# The sign problem is not caused by rapid oscillations

It’s tempting to think that the sign problem is due to rapid oscillations of the integrand. In fact, the Wikipedia article on the topic basically says as much:

In applied mathematics, the numerical sign problem is the problem of numerically evaluating the integral of a highly oscillatory function of a large number of variables.

It’s easy to pick up on this intuition. An easy way to obtain a sign problem in one dimension is to consider the integral $$ I(\xi) = \int dx\; e^{-x^2}\cos\left(\xi x\right)\text. $$ This integral has no sign problem at $\xi = 0$, of course, and the sign problem gets exponentially worse as we increase $|\xi|$. Simultaneously, the oscillations of the integrand get more and more rapid.

As far as I can tell, though, the general intuition that rapid oscillations are the fundamental cause of the “hard” sign problem is just *not true*.

Let’s start looking at another unrealistic example in one dimension. I won’t bother finding a “nice” analytic form to demonstrate, because the difficulty of the sign problem does not usually have anything to do with the analytic structure of the integrand. Here’s a simple integrand with a sign problem:
$$
f(x) = e^{-|x|}\begin{cases}
1&x \le 0\\

\epsilon-1&x > 0
\end{cases}
$$
The integral $\int f$ is proportional to $\epsilon$, while the quenched integral is always of order unity. As a result, we have $\langle\sigma\rangle \sim \epsilon$, and the sign problem can be made arbitrarily bad without ever making the oscillations more rapid. A similar example is the integral of $\epsilon + \cos \theta$ that features here. The mean-field restriction of the Thirring model has similar behavior, see here.

What creates the sign problem in all these cases is not the rapidness of the oscillations, but rather the fact that there are two regions that cancel each other.

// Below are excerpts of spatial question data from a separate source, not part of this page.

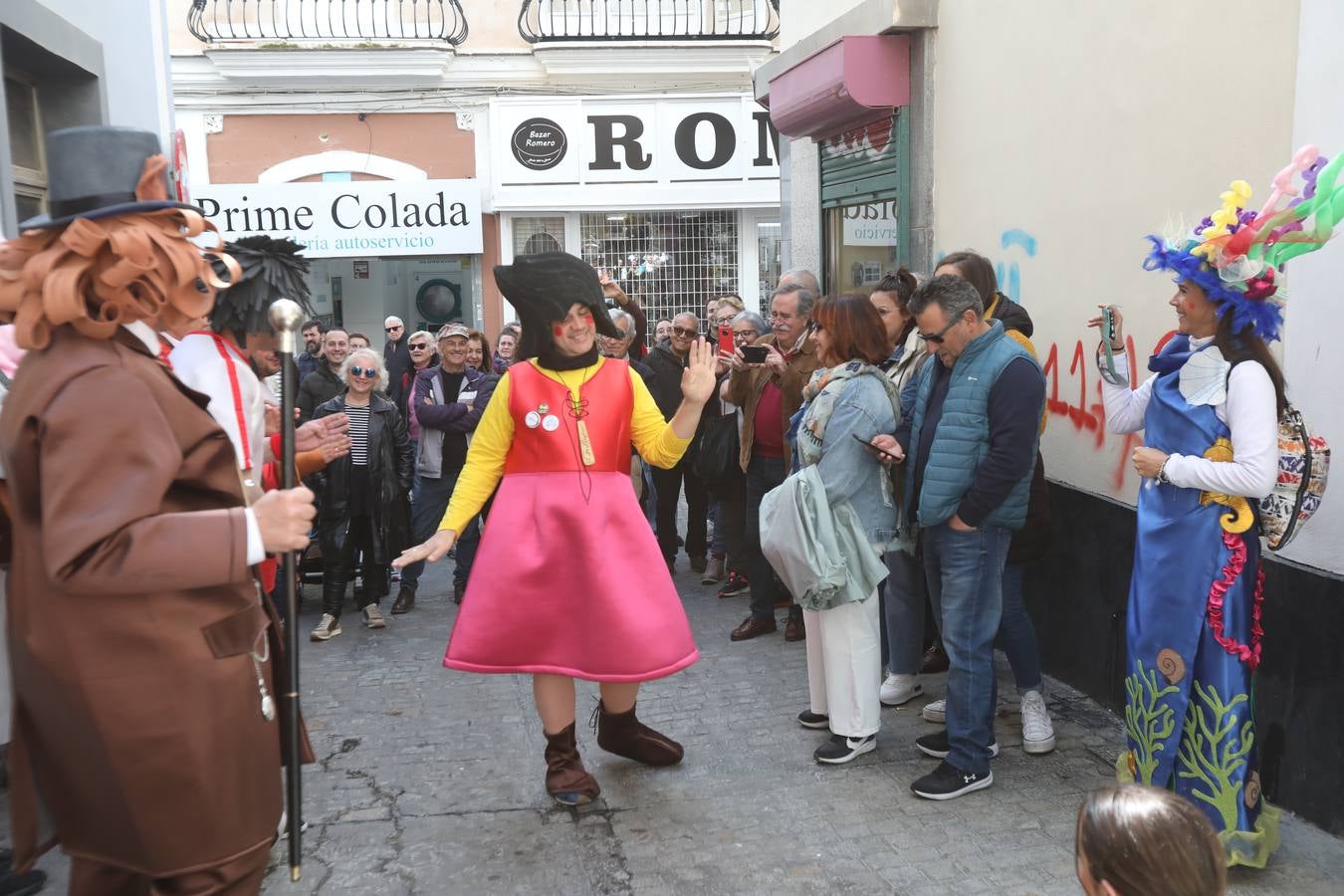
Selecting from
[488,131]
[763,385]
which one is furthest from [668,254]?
[763,385]

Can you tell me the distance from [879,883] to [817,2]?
296 inches

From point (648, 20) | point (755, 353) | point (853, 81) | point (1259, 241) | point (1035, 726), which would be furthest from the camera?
point (648, 20)

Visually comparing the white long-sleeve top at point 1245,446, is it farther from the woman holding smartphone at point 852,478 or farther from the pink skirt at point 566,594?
the pink skirt at point 566,594

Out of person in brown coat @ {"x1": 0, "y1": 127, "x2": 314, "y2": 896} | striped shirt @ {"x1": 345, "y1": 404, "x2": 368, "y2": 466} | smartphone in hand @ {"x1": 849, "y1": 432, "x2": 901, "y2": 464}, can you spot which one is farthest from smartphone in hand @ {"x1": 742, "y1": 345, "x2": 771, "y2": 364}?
person in brown coat @ {"x1": 0, "y1": 127, "x2": 314, "y2": 896}

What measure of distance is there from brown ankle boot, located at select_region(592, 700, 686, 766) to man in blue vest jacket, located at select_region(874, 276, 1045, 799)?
953 millimetres

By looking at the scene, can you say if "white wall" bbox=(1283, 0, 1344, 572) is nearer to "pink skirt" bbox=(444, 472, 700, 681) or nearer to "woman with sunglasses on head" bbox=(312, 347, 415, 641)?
"pink skirt" bbox=(444, 472, 700, 681)

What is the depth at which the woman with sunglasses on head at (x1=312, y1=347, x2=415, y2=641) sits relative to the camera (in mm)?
7246

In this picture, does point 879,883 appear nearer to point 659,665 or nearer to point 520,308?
point 659,665

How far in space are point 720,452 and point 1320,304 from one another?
3.81 m

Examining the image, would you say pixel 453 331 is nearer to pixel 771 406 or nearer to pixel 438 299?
pixel 771 406

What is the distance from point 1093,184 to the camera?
18.8 feet

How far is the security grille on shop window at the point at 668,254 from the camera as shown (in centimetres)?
1753

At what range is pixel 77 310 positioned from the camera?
7.84 ft

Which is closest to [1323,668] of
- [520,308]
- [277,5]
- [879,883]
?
[879,883]
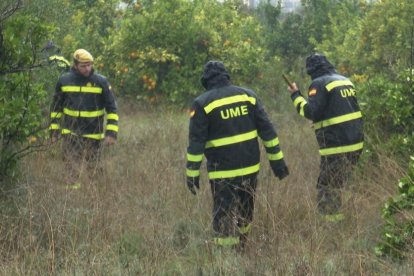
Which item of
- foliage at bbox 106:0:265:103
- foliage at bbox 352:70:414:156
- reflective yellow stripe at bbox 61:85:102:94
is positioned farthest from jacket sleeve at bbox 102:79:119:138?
foliage at bbox 106:0:265:103

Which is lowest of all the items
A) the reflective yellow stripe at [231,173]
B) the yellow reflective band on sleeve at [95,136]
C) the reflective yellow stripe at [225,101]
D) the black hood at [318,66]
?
the yellow reflective band on sleeve at [95,136]

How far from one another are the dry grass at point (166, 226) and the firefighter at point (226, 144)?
220 mm

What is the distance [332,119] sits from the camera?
20.5 ft

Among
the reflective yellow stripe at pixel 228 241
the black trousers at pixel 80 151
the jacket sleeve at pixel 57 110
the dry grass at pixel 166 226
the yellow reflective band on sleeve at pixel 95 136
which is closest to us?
→ the dry grass at pixel 166 226

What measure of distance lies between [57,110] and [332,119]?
127 inches

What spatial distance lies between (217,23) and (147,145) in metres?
5.77

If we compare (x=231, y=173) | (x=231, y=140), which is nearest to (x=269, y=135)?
(x=231, y=140)

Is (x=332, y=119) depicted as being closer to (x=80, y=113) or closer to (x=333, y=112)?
(x=333, y=112)

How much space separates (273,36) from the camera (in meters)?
18.5

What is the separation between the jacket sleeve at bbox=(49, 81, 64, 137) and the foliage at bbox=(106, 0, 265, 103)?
6176 mm

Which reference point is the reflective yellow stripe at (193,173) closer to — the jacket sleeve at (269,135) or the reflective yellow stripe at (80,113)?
the jacket sleeve at (269,135)

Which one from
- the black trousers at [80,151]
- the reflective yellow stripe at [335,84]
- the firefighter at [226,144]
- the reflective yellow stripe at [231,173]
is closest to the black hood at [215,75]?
the firefighter at [226,144]

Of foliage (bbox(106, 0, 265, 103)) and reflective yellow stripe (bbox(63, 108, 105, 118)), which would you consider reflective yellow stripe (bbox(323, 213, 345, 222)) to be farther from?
foliage (bbox(106, 0, 265, 103))

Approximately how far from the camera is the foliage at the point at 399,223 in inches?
176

One region has positive sign, one has negative sign, and in order to work out the cancellations to decide whether the net integral is positive or negative, each region’s integral must be measured to very high precision. This problem is independent of the shapes of the regions. Even when we know exactly how to sample from the positive region alone, and exactly how to sample from the negative region alone, we still cannot solve the sign problem easily!

Now, these are only one-dimensional integrals, and have little to do with the interesting “physical” sign problems. What about a realistic example? Let’s consider a scalar path integral obtained by Trotterizing $e^{-i H t}$ for the harmonic oscillator (although little would change if we switched to an interacting scalar field theory). The path integral is
$$
\int \mathcal D \phi\; e^{i S}\text{, with }
S = \int dx\; \frac 1 2 \left(\partial\phi\right)^2 - \frac{m^2}{2} \phi^2
$$
This is a pretty typical example of a sign problem that’s hard to solve in practice. Does it feature rapid oscillations of the integrand? The “speed” with which the integrand is oscillating is easily measured by the derivative of the imaginary part of the action: $\frac{\partial}{\partial \phi} S_I$. This is not particularly large! In fact, this derivative gets no larger as we increase the number of sites on the lattice, while the sign problem is exponentially bad in the number of sites. Meanwhile, this derivative *does* become large as we take $m$ to be small, which does not make the sign problem particularly worse.

One last way to phrase this, hearkening back to what I said earlier about the sign problem being independent of the shapes of the positive and negative regions. Suppose you are asked not to calculate an integral, but a sum of two integrals: $$ \sigma = \int dx\;f(x) + \int dy\;g(y)\text. $$ Each integrand by itself is perfectly well behaved and sign-problem-free. However, $f(x) < 0$ for all $x$, and $g(y) > 0$ for all $y$. Can you compute the sum efficiently? Monte Carlo methods will yield each integral individually with some error bars — which will overlap, so we will have a hard time deciding whether $\sigma > 0$. You can try pairing points off, but in general $f(x) + g(x)$ may be positive or negative, so we just create an ordinary sign problem again unless we know of a special pairing with nice properties.

And, of course, this sort of sign problem has no oscillations at all.